Saving lyrics.csv to lyrics.csv


Ingest data


In [10]:
df = pd.read_csv("lyrics.csv", delimiter='\t', header=None, names=['sentence_source'], encoding='latin-1')
df.shape
#df.sample(10)
#remove commas from end of lines
df2 = df.replace({',':''}, regex=True)
df2.size
#FOR TESTING
test_df = df2.sample(80000)


preprocess data for xl-net


In [11]:
sentences = test_df.sentence_source.values
sentences = [sentence + " [SEP] [CLS]" for sentence in sentences]
tokenizer = AutoTokenizer.from_pretrained("xlnet-base-cased", do_lower_case=True)

tokenized_texts = [tokenizer.tokenize(sent) for sent in sentences]
#test_text = [tokenizer(sent, return_tensors="pt", add_special_tokens=True) for sent in sentences]
print("Tokenize the first sentence:")
print(tokenized_texts[1])
MAX_LEN = 64
input_ids = [tokenizer.convert_tokens_to_ids(x) for x in tokenized_texts]
input_ids = pad_sequences(input_ids, maxlen=MAX_LEN, dtype="long", truncating="post", padding="post")

# Create attention masks
attention_masks = []

# Create a mask of 1s for each token followed by 0s for padding
for seq in input_ids:
  seq_mask = [float(i>0) for i in seq]
  attention_masks.append(seq_mask)

#train_inputs = torch.tensor(test_text)
train_input_ids = torch.tensor(input_ids)
train_masks = torch.tensor(attention_masks)

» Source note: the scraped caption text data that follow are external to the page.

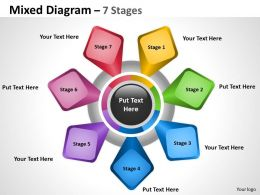 Mixed Diagram 7 Stages For Strategy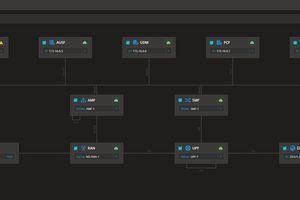 Keysight giới thiệu LoadCore, giải pháp kiểm thử mạng lõi 5G mới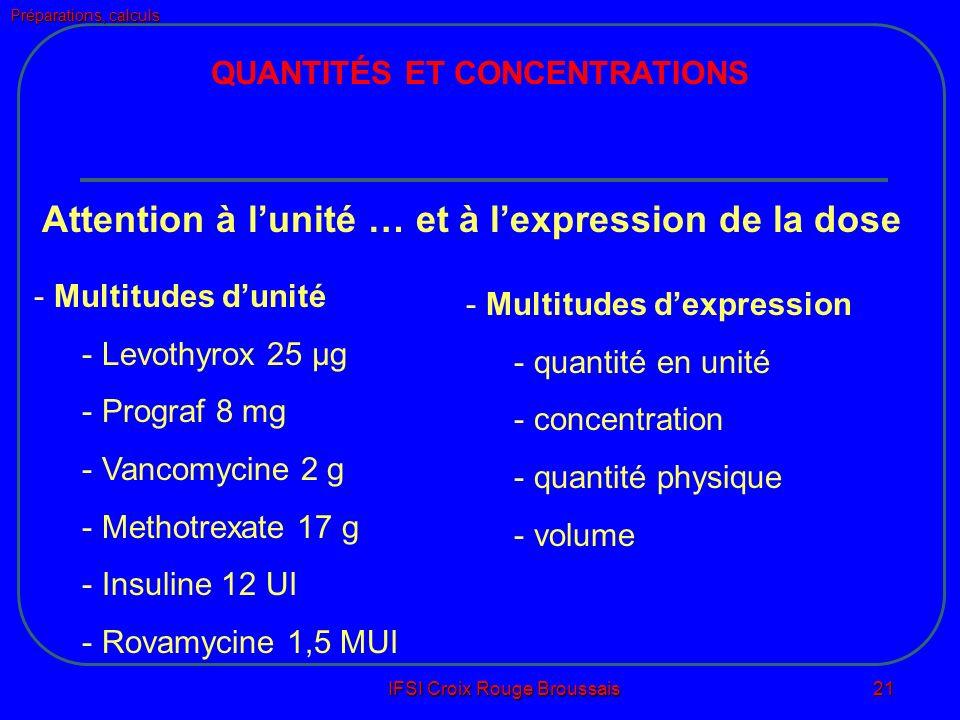 Préparations, calculs IFSI Croix Rouge Broussais 21 QUANTITÉS ET CONCENTRATIONS Attention à lunité … et à lexpression de la dose - Multitudes dunité - Levothyrox 25 µg - Prograf 8 mg - Vancomycine 2 g - Methotrexate 17 g - Insuline 12 UI - Rovamycine 1,5 MUI - Multitudes dexpression - quantité en unité - concentration - quantité physique - volume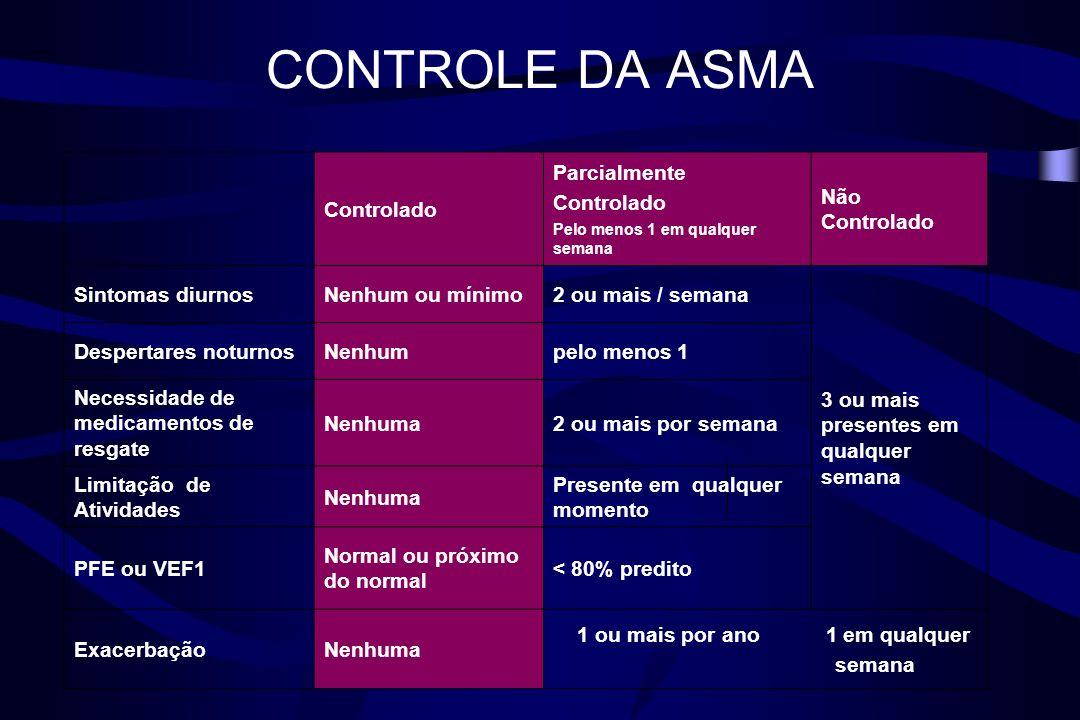 CONTROLE DA ASMA Controlado Parcialmente Controlado Pelo menos 1 em qualquer semana Não Controlado Sintomas diurnosNenhum ou mínimo2 ou mais / semana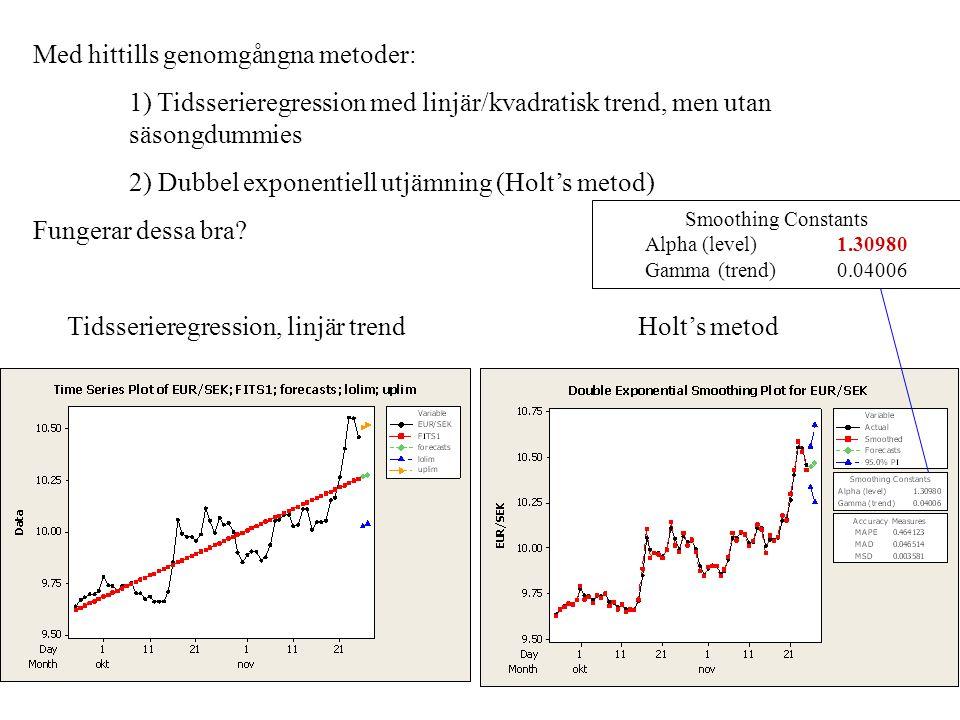 En vanlig metod som inte tagits upp till fullo i kursen: Rullande medelvärden (mer korrekt: Glidande oviktade medelvärden) Stat  Time Series  Moving Average… Veckovis rullande medelvärden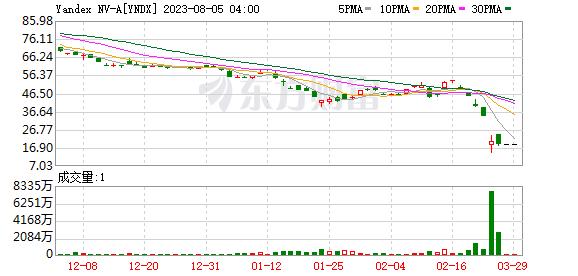 K图 YNDX_0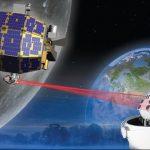 Луна станет полигоном для испытания 1-го в мире терминала лазерной космической связи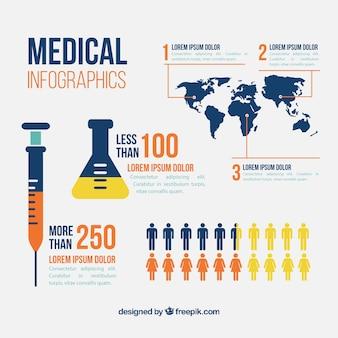 Infographic elementen van de geneeskunde
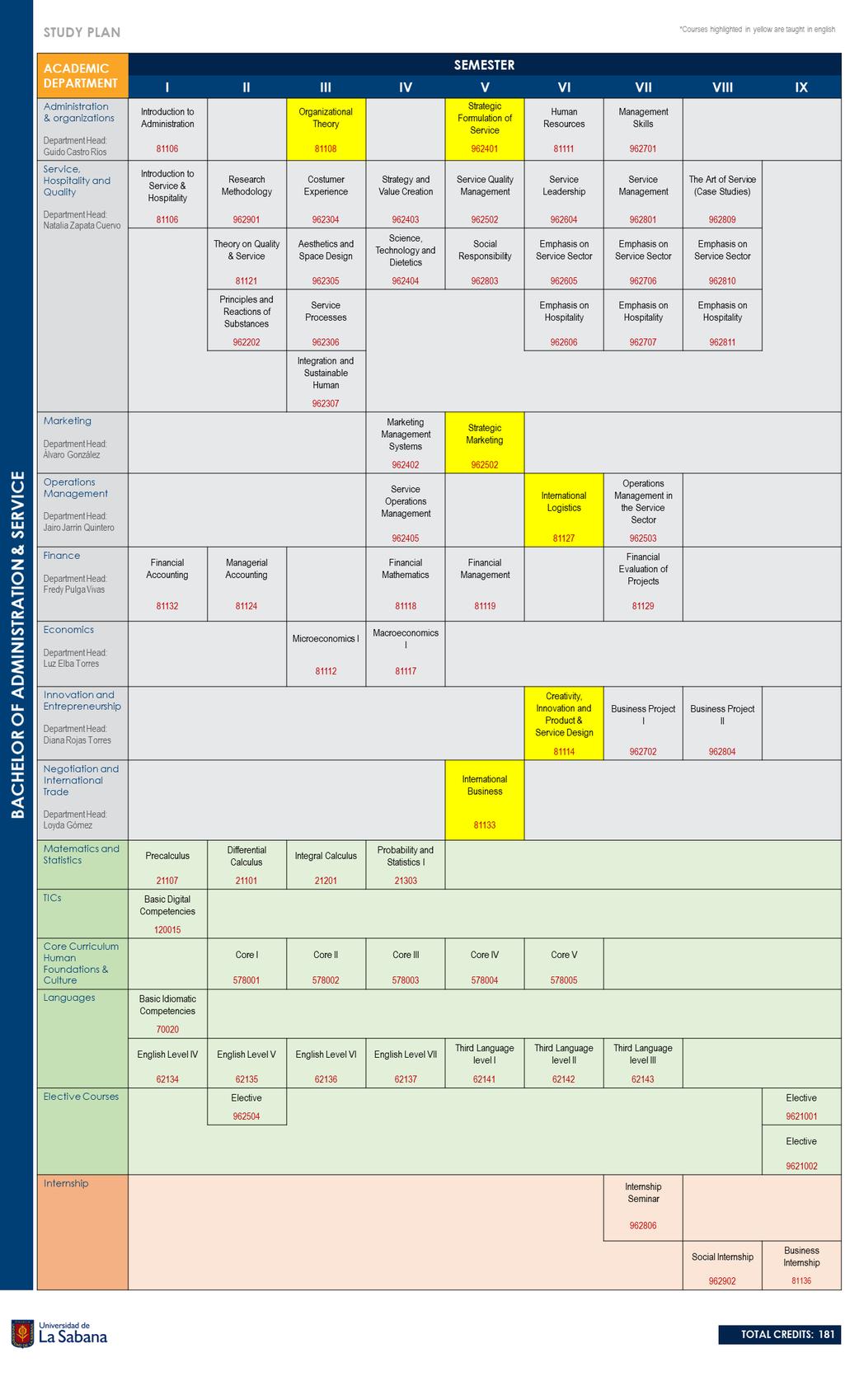 study-plan-administration-service-eicea-unisabana-2018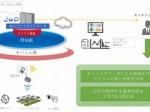 ジョイ・ワールド・パシフィック×MOVIMAS、国内初ソーラーシェアリング向けIoTサービス提供で協業を開始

Tokenize the first sentence:
['▁Ball', '▁on', '▁automatic', '▁start', '▁[', 'S', 'EP', ']', '▁[', 'CL', 'S', ']']


In [12]:
batch_size = 32
#train_data = TensorDataset(tokenized_texts, train_input_ids, train_masks)
train_data = TensorDataset(train_input_ids, train_masks)
train_sampler = RandomSampler(train_data)
train_dataloader = DataLoader(train_data, sampler=train_sampler, batch_size=batch_size)


Train loop

In [13]:
model = AutoModelWithLMHead.from_pretrained("xlnet-base-cased", return_dict=True)
#model.cuda()




In [14]:
from transformers import AdamW
param_optimizer = list(model.named_parameters())
no_decay = ['bias', 'gamma', 'beta']
optimizer_grouped_parameters = [
    {'params': [p for n, p in param_optimizer if not any(nd in n for nd in no_decay)],
     'weight_decay_rate': 0.01},
    {'params': [p for n, p in param_optimizer if any(nd in n for nd in no_decay)],
     'weight_decay_rate': 0.0}
]
# This variable contains all of the hyperparemeter information our training loop needs
optimizer = AdamW(optimizer_grouped_parameters,
                     lr=2e-5)

In [15]:
# Store our loss and accuracy for plotting
train_loss_set = []

# Number of training epochs (authors recommend between 2 and 4)
epochs = 2

# trange is a tqdm wrapper around the normal python range
for _ in trange(epochs, desc="Epoch"):
  # Training
  # Set our model to training mode (as opposed to evaluation mode)
  model.train()
  
  # Tracking variables
  tr_loss = 0
  nb_tr_examples, nb_tr_steps = 0, 0
  
  # Train the data for one epoch
  for step, batch in enumerate(train_dataloader):
    print("Step: %s"%(step))
    # Add batch to GPU
    batch = tuple(t.to(device) for t in batch)
    # Unpack the inputs from our dataloader
    b_input_ids, b_input_mask = batch
    # Clear out the gradients (by default they accumulate)
    optimizer.zero_grad()
    # Forward pass
    # outputs = model(**inputs, labels=inputs["input_ids"])
    model.to(device)
    outputs = model(input_ids=b_input_ids, labels=b_input_ids, token_type_ids=None, attention_mask=b_input_mask)
    #print(outputs)
    loss = outputs.loss
    logits = outputs.logits
    if(loss is not None):
      train_loss_set.append(loss.item())
      # Backward pass
      loss.backward()
    # Update parameters and take a step using the computed gradient
    optimizer.step()
    
    
    # Update tracking variables
    if(loss is not None):
      tr_loss += loss.item()
    nb_tr_examples += b_input_ids.size(0)
    nb_tr_steps += 1

  print("Train loss: {}".format(tr_loss/nb_tr_steps))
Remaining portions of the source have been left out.